Sunday, August 22, 2021

courage in the face of noise

 


A few weeks ago I was calling a dear friend, who sounded exhausted by life. I remembered dancing with her in a frenzy of freedom at a May Ball, diving into cool water with her and clinging onto her back as she cycled with me pillion, both of us laughing through the cobbled streets to make it to choir practice.

I didn't blame her for her exhaustion. I mirror her now. Life, as it turns out, can be very exhausting. This last month I've often looked at the sky (a habit I retain, thinking God is somewhere among the sometimes fluffy sometimes foreboding clouds, when I know in actuality he is all around us and inside us. But it would look a little odd if I literally navel-gazed, and the sky is much better looking.) and thought "Can you just lay off for a couple of months, God?"

This month has seen us battle with mental illness, appendicitis, heavy work loads, loneliness and homesickness and lack of motivation. I wish I could say we peacefully submitted to this series of unfortunate events but in truth we've blundered through it railing and staggering, not understanding and not being okay with that. Appendicitis was potentially the cherry on top of the cake - I mean, God, why did you create a useless part of the human body, which just causes pain? 

At the same time I must confess that in the midst of this I've found strength I didn't know I possessed. It hasn't been the stalwart strength of a saint, often it's quite a desperate "I-must-finish-the-mopping" sort of strength, but it has carried us through all the same. Thank you God.

I read this prayer by Nikaela Peters and felt it in my bones: 

'Give me courage in the face of noise. Bring me to my knees so I can better look bravely, each day, into the [faces of those I love]. Reveal order running parallel with the chaos.
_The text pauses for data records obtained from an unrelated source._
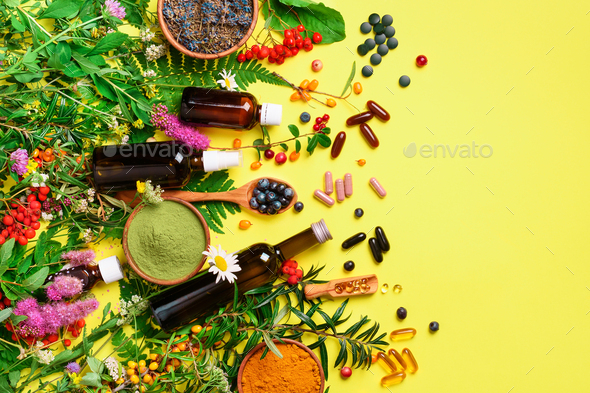 Alternative medicine. Holistic approach. Healing herbs and flowers over yellow background. Top view - Stock Photo - Images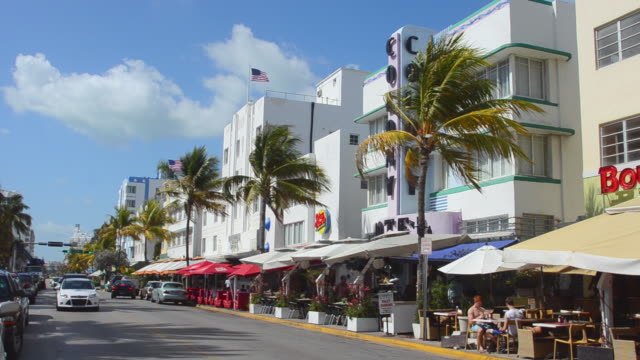 MS Traffic moving in front of beach ocean drive restaurants at Pastel Retro Art Deco District / Miami, Florida, United States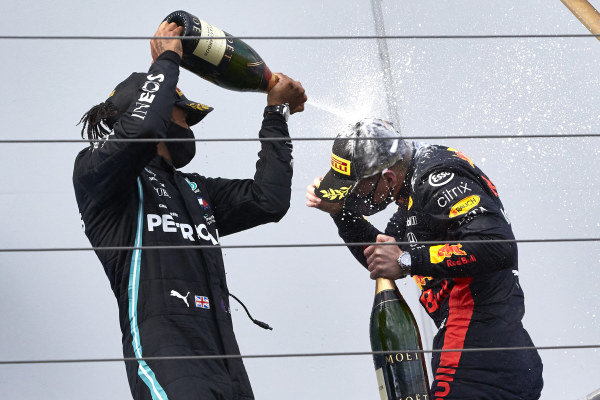 Lewis Hamilton, Mercedes-AMG Petronas F1, 1st position, sprays Champagne at Max Verstappen, Red Bull Racing, 2nd position, on the podium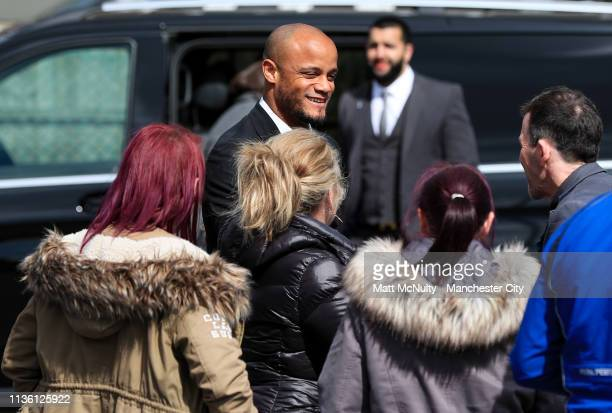 Vincent Kompany of Manchester City greets fans at the Funeral of Manchester City Life President Bernard Halford at St Mary's Church in Manchester on...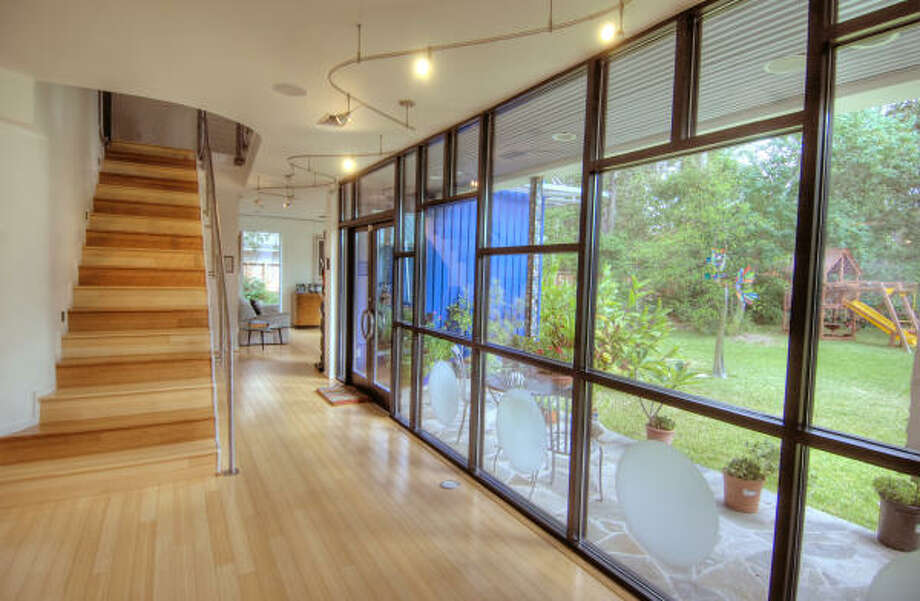 Shown are bamboo floors and large windows for natural light. Photo: Jerry Powers Photo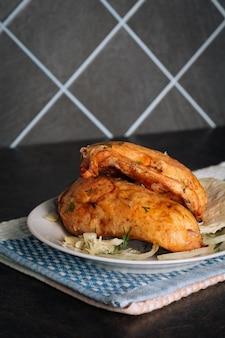 Deliciosos peitos de frango grelhados em um prato no fundo escuro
For it does, doesn’t it? Discipline is not the opposite of desire, but the refinement of it; order is not the opposite of chaos but the measure of it. I crave solitude and silence because I imagine them refining and freeing me, but doesn’t this Greek tragedy life do just that? My soul might end up feeling just as trapped by silence as does is by the uproar. I may end up being just as distracted by cleanliness as I am by grit.

So my fantasies change: Do not give me silence. Do not give me cleanliness. Thank you for this thunder and this burden; [...] So it is not through the fulfillment of my fantasies that I am fulfilled, but through the realization that the obstacles between them and me are their fuel. Thank you for my fantasies and their impossibility; for the wild freedom within this form. Thank you, because my response to quotidian pleasure is sharpened and I am emptied, finally, of myself. “So we struggle and we stagger down the snakes and up the ladder, to the tower, where the blessed hours chime”. Amen.' 

- Nikaela Peters, A Mother's Prayer

P.S. Art above is from Luke Edward Hall, whose art is currently my inspiration together with Maaret Söderblom's drawings - I think they are so full of life, colour and fun, and I'm in a drawing mood with the pencils Hannah gave me for Christmas and the paper and paint from my birthday (thank you Hannah for fuelling my desire to be in some small way, and artiste)

Saturday, June 12, 2021

No one eats a scone in a rush

 

When Jacob had a week off for the March holidays I took some time off too, and we made scones (recipe here). I put the cream on first just so it would look more beautiful in a photograph, even though I think that jam first is a more practical move. 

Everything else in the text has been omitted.